Come nella prima stagione il target di età del team di ragazzi che deve, loro malgrado, avere a che fare con orrori indicibili, è leggermente più alto rispetto alla collana dei romanzi di Stine oppure all’epocale serie TV degli anni Novanta di Piccoli Brividi. A differenza di quest’ultima produzione, lì si aveva un formato puramente antologico con l’obiettivo di una traduzione sincronica dei romanzi (ringrazio la community italiana di Piccoli Brividi per aver messo a disposizione gli episodi della prima stagione). Dunque non più middle-grade kids, ossia ragazzi tra i dodici e i quattordici anni, ma dei teenager diciassettenni-diciottenni. E naturalmente anche il tono e le atmosfere si fanno più dense e più dark, così come gli effetti speciali che fanno un ottimo lavoro alla produzione. Il reparto che infatti funziona più di tutti per rintracciare le orme dei Piccoli Brividi di R.L. Stine è proprio quello degli effetti horror abbinati alla creazione dei mostri.

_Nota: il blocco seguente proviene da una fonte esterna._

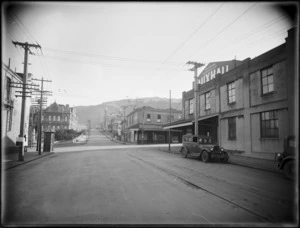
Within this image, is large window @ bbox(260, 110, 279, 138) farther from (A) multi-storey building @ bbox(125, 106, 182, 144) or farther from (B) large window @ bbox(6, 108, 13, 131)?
(A) multi-storey building @ bbox(125, 106, 182, 144)

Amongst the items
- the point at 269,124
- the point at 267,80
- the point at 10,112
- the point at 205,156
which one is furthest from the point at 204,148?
the point at 10,112

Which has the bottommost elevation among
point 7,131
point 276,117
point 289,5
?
point 7,131

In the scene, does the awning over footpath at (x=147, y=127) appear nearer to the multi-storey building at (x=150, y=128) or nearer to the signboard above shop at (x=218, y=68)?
the multi-storey building at (x=150, y=128)

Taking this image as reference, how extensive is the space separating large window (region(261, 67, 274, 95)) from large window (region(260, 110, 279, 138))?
1.96 meters

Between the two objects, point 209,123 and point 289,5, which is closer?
point 289,5

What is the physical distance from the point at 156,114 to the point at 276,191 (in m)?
47.1

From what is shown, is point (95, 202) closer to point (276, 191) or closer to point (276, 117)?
point (276, 191)

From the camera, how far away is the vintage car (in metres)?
13.9

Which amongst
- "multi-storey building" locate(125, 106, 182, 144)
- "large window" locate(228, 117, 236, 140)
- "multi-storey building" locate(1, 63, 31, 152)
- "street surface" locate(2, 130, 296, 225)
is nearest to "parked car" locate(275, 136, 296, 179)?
"street surface" locate(2, 130, 296, 225)

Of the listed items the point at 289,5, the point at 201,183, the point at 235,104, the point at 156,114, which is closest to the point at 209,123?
the point at 235,104

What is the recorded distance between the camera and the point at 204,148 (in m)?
14.4

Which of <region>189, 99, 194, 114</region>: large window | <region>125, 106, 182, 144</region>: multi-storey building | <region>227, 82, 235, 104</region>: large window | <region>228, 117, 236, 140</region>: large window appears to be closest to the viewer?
<region>228, 117, 236, 140</region>: large window

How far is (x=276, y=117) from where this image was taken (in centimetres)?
1443

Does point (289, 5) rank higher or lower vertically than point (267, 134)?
higher
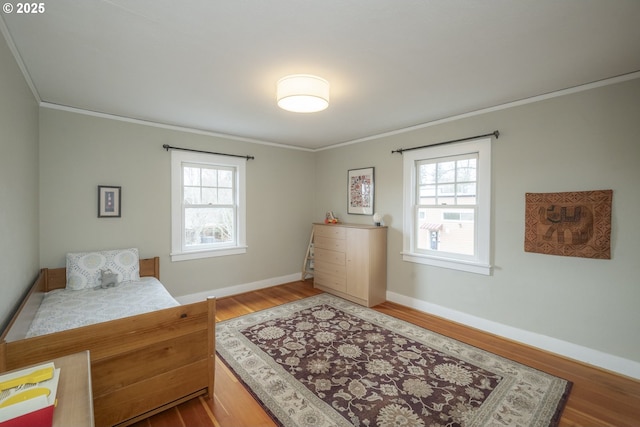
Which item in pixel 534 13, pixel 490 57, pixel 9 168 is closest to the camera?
pixel 534 13

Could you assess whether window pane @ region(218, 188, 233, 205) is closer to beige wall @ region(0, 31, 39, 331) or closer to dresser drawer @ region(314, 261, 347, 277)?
dresser drawer @ region(314, 261, 347, 277)

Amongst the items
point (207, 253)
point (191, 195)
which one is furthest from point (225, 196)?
Answer: point (207, 253)

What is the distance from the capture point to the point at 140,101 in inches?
114

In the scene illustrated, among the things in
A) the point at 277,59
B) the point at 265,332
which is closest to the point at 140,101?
the point at 277,59

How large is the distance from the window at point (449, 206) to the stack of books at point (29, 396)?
3535 millimetres

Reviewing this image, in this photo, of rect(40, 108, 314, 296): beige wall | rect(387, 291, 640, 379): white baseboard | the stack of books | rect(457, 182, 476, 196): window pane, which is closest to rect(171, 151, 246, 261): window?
rect(40, 108, 314, 296): beige wall

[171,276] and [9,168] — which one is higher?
[9,168]

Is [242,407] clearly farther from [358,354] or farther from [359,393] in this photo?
[358,354]

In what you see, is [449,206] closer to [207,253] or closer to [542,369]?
[542,369]

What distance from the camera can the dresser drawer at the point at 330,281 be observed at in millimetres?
4244

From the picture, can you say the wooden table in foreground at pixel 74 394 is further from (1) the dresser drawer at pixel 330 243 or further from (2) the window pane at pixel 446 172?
(2) the window pane at pixel 446 172

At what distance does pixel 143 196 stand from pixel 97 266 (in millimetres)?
969

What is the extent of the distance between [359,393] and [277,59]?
2563 millimetres

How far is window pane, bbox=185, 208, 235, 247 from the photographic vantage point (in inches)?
159
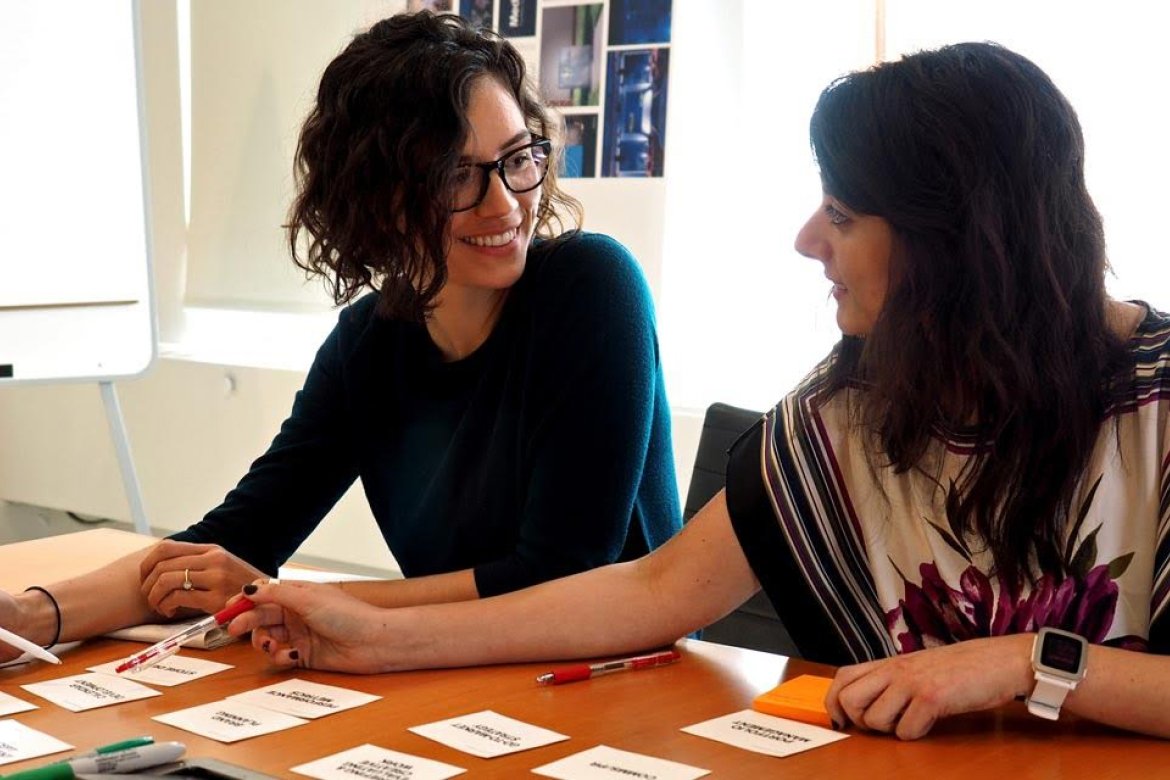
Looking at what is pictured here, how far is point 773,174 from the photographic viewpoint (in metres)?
3.14

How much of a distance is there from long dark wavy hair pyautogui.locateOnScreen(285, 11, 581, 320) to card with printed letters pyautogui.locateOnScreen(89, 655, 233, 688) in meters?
0.56

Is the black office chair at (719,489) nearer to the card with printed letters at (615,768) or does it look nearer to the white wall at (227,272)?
the card with printed letters at (615,768)

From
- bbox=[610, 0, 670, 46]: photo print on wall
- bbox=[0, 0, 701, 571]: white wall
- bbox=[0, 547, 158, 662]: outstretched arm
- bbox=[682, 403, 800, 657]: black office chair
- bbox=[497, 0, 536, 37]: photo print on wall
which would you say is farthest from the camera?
bbox=[0, 0, 701, 571]: white wall

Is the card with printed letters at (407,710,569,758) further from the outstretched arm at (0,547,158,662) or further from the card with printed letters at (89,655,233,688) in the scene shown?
the outstretched arm at (0,547,158,662)

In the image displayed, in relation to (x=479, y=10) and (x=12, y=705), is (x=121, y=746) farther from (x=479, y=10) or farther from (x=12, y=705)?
(x=479, y=10)

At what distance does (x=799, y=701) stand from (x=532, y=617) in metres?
0.31

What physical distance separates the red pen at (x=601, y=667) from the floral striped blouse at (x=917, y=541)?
0.14 m

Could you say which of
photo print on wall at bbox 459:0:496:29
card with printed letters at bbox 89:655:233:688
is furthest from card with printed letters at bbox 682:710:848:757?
photo print on wall at bbox 459:0:496:29

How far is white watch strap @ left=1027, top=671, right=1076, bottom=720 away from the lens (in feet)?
3.80

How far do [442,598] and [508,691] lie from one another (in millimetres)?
382

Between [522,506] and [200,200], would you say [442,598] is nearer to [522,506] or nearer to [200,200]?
[522,506]

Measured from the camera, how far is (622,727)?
121 centimetres

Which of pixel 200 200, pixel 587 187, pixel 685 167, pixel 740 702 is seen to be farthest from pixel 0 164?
pixel 740 702

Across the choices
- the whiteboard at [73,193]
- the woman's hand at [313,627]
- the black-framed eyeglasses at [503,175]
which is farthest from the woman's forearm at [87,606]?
the whiteboard at [73,193]
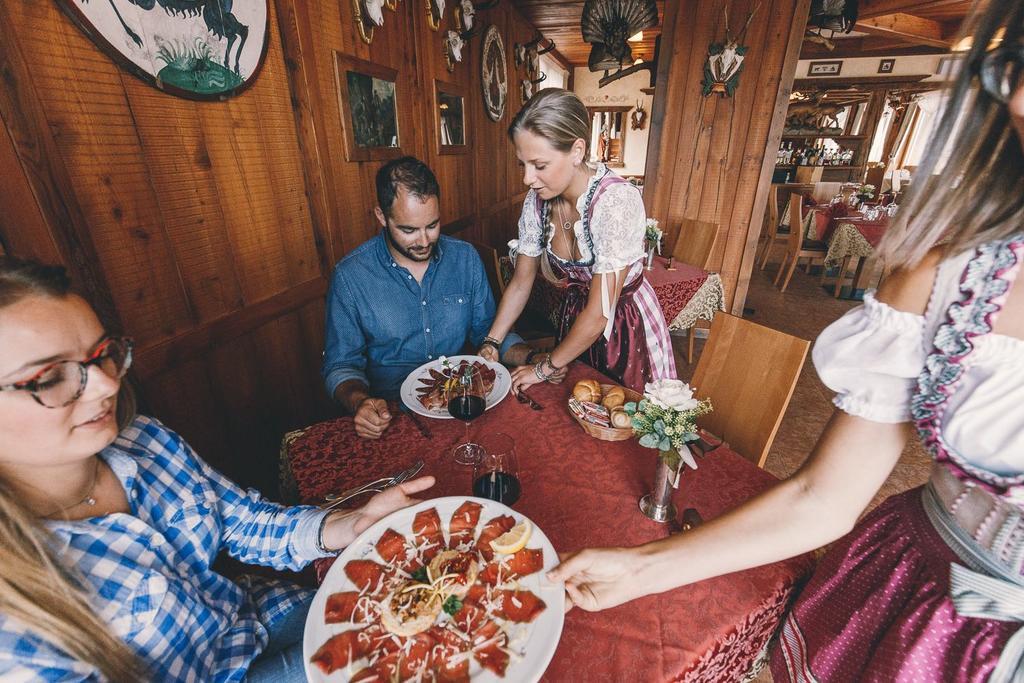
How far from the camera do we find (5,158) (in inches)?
47.8

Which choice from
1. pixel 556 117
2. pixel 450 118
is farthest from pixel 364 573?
pixel 450 118

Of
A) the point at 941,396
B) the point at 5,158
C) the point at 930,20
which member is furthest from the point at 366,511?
the point at 930,20

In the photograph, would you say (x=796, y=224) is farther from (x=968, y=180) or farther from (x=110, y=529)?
(x=110, y=529)

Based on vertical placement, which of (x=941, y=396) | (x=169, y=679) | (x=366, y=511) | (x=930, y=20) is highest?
(x=930, y=20)

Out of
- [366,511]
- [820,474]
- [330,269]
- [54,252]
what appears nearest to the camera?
[820,474]

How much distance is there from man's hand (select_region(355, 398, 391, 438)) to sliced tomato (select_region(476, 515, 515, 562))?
538mm

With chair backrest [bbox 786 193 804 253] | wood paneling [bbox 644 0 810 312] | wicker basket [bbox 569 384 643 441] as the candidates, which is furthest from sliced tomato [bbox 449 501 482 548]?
chair backrest [bbox 786 193 804 253]

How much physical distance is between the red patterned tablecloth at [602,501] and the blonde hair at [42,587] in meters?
0.37

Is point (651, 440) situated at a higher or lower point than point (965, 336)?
lower

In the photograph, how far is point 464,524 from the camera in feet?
3.06

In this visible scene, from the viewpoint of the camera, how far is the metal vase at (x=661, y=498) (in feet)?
3.11

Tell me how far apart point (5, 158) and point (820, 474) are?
2219mm

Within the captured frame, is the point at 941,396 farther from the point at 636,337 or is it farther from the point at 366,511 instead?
the point at 636,337

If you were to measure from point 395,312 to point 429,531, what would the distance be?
1179 mm
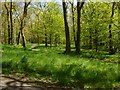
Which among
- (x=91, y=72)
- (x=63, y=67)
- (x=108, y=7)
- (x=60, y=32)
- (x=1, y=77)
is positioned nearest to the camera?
(x=1, y=77)

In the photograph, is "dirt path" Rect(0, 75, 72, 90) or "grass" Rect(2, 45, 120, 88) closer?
"dirt path" Rect(0, 75, 72, 90)

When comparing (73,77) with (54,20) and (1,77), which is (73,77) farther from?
(54,20)

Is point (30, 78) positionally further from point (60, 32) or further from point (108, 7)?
point (60, 32)

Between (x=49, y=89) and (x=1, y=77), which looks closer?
(x=49, y=89)

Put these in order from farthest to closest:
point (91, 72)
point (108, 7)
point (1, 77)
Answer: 1. point (108, 7)
2. point (91, 72)
3. point (1, 77)

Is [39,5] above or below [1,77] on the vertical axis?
above

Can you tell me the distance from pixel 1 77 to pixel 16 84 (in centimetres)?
102

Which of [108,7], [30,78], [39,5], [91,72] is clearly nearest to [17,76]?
[30,78]

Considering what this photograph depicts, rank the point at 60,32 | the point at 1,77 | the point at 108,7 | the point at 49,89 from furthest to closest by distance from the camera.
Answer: the point at 60,32 → the point at 108,7 → the point at 1,77 → the point at 49,89

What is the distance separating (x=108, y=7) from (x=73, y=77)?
22370mm

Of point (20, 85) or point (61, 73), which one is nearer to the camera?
point (20, 85)

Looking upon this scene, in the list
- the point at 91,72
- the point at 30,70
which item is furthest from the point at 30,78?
the point at 91,72

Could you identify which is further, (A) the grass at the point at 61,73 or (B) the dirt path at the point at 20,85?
(A) the grass at the point at 61,73

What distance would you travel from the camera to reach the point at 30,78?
8.81 m
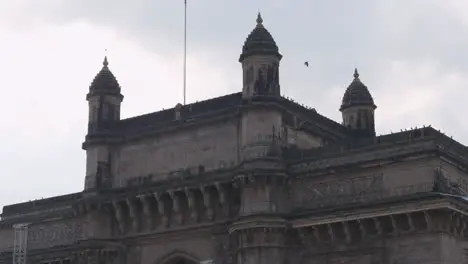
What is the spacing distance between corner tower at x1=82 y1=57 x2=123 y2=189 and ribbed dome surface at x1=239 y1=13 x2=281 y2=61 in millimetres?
6652

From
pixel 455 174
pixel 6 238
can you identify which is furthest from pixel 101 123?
pixel 455 174

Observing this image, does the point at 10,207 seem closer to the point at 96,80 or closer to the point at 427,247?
the point at 96,80

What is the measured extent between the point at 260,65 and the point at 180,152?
15.1 ft

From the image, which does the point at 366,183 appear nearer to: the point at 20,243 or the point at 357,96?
the point at 357,96

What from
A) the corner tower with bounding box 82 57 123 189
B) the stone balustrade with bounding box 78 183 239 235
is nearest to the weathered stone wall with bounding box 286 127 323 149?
the stone balustrade with bounding box 78 183 239 235

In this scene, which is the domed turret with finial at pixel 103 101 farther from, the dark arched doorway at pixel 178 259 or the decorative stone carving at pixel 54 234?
the dark arched doorway at pixel 178 259

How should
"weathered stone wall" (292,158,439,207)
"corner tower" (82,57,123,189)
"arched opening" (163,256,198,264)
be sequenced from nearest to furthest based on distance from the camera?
"weathered stone wall" (292,158,439,207)
"arched opening" (163,256,198,264)
"corner tower" (82,57,123,189)

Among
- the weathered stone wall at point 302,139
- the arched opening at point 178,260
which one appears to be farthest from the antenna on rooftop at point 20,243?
the weathered stone wall at point 302,139

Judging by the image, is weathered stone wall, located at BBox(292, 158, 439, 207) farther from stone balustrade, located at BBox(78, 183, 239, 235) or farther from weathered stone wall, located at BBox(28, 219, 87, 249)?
weathered stone wall, located at BBox(28, 219, 87, 249)

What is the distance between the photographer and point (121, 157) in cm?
3884

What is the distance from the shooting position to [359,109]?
41.3 metres

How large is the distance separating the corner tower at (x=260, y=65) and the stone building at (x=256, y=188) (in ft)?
0.16

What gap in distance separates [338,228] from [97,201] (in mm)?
10389

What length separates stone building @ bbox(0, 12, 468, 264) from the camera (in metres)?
31.1
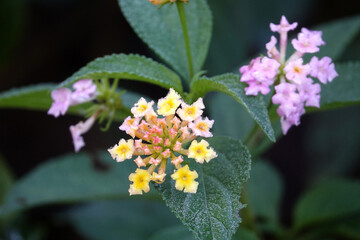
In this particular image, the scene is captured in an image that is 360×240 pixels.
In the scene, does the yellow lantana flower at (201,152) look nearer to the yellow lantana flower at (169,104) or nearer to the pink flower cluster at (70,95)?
the yellow lantana flower at (169,104)

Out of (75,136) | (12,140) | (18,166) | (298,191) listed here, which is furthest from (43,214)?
(298,191)

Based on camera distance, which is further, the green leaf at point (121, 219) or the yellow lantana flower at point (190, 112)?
the green leaf at point (121, 219)

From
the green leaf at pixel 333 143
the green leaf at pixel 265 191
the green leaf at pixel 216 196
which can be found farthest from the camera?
the green leaf at pixel 333 143

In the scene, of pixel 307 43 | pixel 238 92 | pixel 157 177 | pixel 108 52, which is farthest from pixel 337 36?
pixel 108 52

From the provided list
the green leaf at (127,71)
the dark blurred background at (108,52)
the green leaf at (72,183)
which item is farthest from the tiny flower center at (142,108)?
the dark blurred background at (108,52)

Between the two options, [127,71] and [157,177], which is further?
[127,71]

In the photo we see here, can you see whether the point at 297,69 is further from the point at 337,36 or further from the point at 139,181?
the point at 337,36
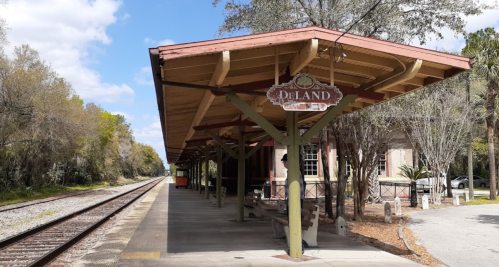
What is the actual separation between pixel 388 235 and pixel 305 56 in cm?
691

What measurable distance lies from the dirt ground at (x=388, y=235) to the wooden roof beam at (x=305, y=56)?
14.3ft

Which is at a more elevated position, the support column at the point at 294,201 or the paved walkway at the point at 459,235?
the support column at the point at 294,201

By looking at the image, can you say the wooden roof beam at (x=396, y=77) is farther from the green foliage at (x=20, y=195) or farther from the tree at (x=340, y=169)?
the green foliage at (x=20, y=195)

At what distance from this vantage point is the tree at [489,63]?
25344 millimetres

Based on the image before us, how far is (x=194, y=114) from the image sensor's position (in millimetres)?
12000

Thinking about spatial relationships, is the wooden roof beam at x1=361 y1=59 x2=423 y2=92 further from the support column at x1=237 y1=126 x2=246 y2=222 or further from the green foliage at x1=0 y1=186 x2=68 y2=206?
the green foliage at x1=0 y1=186 x2=68 y2=206

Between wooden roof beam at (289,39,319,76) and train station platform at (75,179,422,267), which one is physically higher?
wooden roof beam at (289,39,319,76)

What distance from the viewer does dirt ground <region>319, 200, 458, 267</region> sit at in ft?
30.1

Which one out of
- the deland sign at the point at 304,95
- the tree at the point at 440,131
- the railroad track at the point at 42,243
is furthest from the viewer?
the tree at the point at 440,131

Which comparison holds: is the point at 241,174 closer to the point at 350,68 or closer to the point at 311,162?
the point at 350,68

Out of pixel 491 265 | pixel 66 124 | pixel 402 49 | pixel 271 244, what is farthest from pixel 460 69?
pixel 66 124

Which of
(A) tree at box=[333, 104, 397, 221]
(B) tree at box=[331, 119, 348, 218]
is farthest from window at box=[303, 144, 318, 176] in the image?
(B) tree at box=[331, 119, 348, 218]

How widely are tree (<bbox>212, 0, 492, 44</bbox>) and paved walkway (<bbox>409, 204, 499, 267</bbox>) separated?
5.54 m

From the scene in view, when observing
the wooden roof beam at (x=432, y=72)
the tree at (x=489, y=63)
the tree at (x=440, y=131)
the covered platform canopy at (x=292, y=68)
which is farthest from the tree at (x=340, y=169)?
the tree at (x=489, y=63)
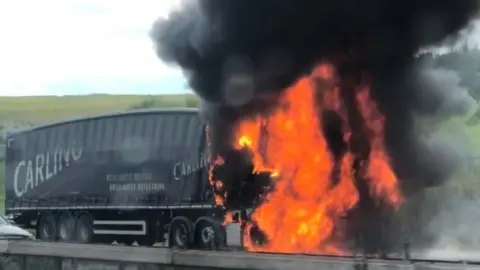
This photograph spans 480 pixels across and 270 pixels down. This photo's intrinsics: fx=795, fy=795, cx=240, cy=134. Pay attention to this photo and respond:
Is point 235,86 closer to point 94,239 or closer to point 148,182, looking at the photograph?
point 148,182

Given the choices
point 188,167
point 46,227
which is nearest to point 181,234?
point 188,167

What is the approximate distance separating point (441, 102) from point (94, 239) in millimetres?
10590

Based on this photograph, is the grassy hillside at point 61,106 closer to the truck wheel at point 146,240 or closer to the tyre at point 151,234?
the truck wheel at point 146,240

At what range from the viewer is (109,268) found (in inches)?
434

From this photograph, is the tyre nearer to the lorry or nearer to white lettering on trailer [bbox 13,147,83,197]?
the lorry

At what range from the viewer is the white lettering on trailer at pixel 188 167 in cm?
1792


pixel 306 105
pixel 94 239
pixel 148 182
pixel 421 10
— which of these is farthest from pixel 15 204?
pixel 421 10

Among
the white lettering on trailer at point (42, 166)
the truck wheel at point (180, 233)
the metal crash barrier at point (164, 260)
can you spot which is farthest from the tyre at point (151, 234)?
the metal crash barrier at point (164, 260)

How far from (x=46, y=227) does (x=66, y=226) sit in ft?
3.64

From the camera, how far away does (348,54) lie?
13258mm

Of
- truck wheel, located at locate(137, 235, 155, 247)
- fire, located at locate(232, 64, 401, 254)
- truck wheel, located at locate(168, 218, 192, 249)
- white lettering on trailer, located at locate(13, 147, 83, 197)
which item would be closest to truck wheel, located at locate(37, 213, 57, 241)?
white lettering on trailer, located at locate(13, 147, 83, 197)

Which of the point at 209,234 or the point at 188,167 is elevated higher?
the point at 188,167

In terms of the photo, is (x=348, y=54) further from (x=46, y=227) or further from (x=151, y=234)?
(x=46, y=227)

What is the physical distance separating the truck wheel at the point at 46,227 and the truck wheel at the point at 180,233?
16.4ft
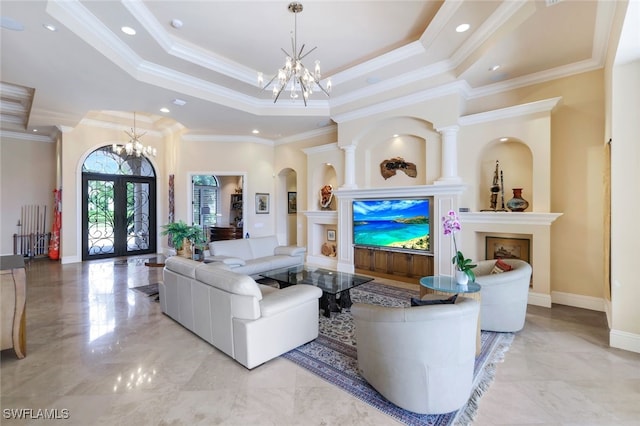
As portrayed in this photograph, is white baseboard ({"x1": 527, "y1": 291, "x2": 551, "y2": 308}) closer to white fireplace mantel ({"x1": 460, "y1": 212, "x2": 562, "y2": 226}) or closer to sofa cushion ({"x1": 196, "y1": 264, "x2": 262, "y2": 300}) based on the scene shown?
white fireplace mantel ({"x1": 460, "y1": 212, "x2": 562, "y2": 226})

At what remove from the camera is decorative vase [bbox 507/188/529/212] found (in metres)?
4.53

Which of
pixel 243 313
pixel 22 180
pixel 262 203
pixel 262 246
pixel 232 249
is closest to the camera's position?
pixel 243 313

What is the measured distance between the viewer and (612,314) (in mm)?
3055

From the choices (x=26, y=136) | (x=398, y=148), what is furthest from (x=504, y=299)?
(x=26, y=136)

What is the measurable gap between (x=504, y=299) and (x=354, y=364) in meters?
1.92

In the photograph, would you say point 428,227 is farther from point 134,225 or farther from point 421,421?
point 134,225

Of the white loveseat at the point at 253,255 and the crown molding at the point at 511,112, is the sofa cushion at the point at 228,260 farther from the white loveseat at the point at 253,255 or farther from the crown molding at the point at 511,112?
the crown molding at the point at 511,112

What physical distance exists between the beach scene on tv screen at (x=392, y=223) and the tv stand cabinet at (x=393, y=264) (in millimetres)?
155

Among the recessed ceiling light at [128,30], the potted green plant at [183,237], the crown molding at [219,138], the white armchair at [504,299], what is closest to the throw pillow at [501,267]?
the white armchair at [504,299]

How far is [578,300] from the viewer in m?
4.24

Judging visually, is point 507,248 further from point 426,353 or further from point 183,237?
point 183,237

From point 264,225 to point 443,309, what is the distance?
23.6 ft

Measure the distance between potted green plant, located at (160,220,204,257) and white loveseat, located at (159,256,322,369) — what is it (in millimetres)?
1725

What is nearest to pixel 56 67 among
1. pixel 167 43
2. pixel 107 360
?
pixel 167 43
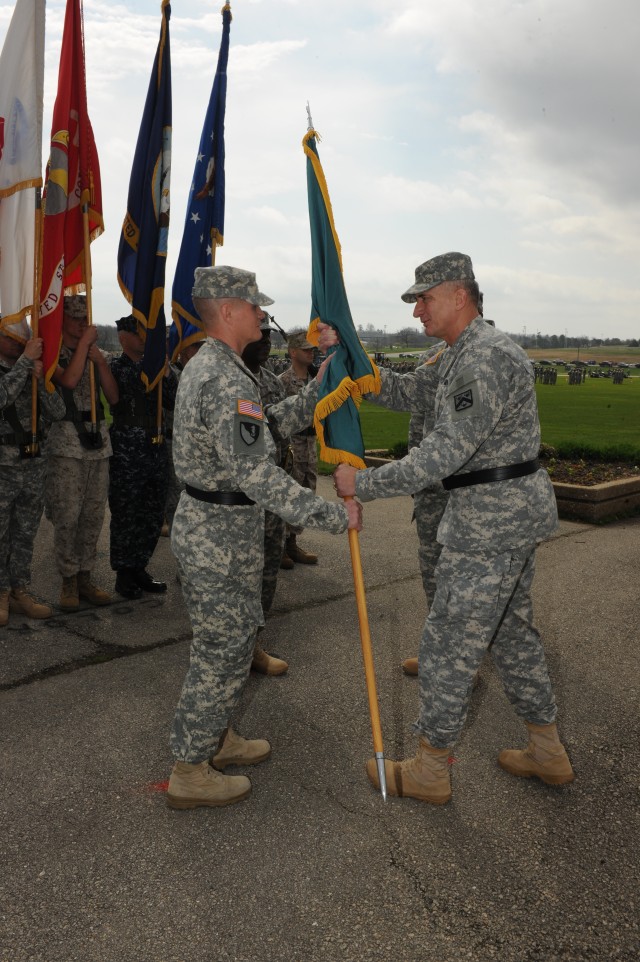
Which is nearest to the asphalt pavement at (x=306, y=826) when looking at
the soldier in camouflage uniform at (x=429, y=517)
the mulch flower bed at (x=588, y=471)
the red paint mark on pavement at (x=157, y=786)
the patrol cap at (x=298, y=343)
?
the red paint mark on pavement at (x=157, y=786)

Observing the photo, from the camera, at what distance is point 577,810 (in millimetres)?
3086

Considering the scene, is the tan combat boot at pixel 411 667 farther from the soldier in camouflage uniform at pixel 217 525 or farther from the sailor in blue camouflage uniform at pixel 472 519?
the soldier in camouflage uniform at pixel 217 525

Il design dei numerosi mostri e props di scena richiama a gran voce le copertine di Tim Jacobus, come La notte dei mostri di fango oppure La macchina stregata. Purtroppo, però, verso metà stagione la serie vira nel risolvere la trama orizzontale, per dare in pasto ai suoi spettatori/fan altre atmosfere alla Stine e, pertanto, deraglia un po’ anche rispetto alla prima stagione. In alcuni episodi verso la conclusione diventa un attimo ripetitiva e si ripercuote su se stessa, anche le location utilizzate e i titoli dei libri di Stine sono indicativi solo come pretesto, ma nel contenuto non c’è corrispondenza. Pensiamo a Il campeggio degli orrori che non ha assolutamente alcun richiamo a quello che vediamo nell’episodio 7. E la questione dei titoli non è qualcosa di poco conto perché, come più volte ha affermato Stine stesso, lui incomincia a scrivere un nuovo libro partendo proprio dal titolo. Questo è quindi qualcosa di indicativo del tema e dell’argomento scelto dal franchise Goosebumps. Verso la fine, purtroppo, Piccoli Brividi. Una misteriosa avventura, si trasforma in un simil-Stranger Things che affronta anche temi “marziani” molto simili - il succitato esperimento da laboratorio che diviene in maniera ripetitiva poi il traino su cui si appoggia la serie o anche il character design di alcune creature aliene - e che sono anche quelli meno memorabili nelle storie di Piccoli Brividi

Per le questioni sovraesposte e grazie a un ritmo narrativo comunque ben giostrato, la serie risulta godibile nonostante il crollo che avviene a partire dalla mid-season. Ultima menzione interessante non per le atmosfere affini a Stine, come già detto, ma in generale a quegli spettrali anni Novanta, è l’utilizzo nell’episodio 6 del film-footage - che fa molto The Blair Witch Project (1999) - per quasi l’intera durata dell’episodio regalando alla serie il respiro verso quelle atmosfere di un periodo, per me, mitico.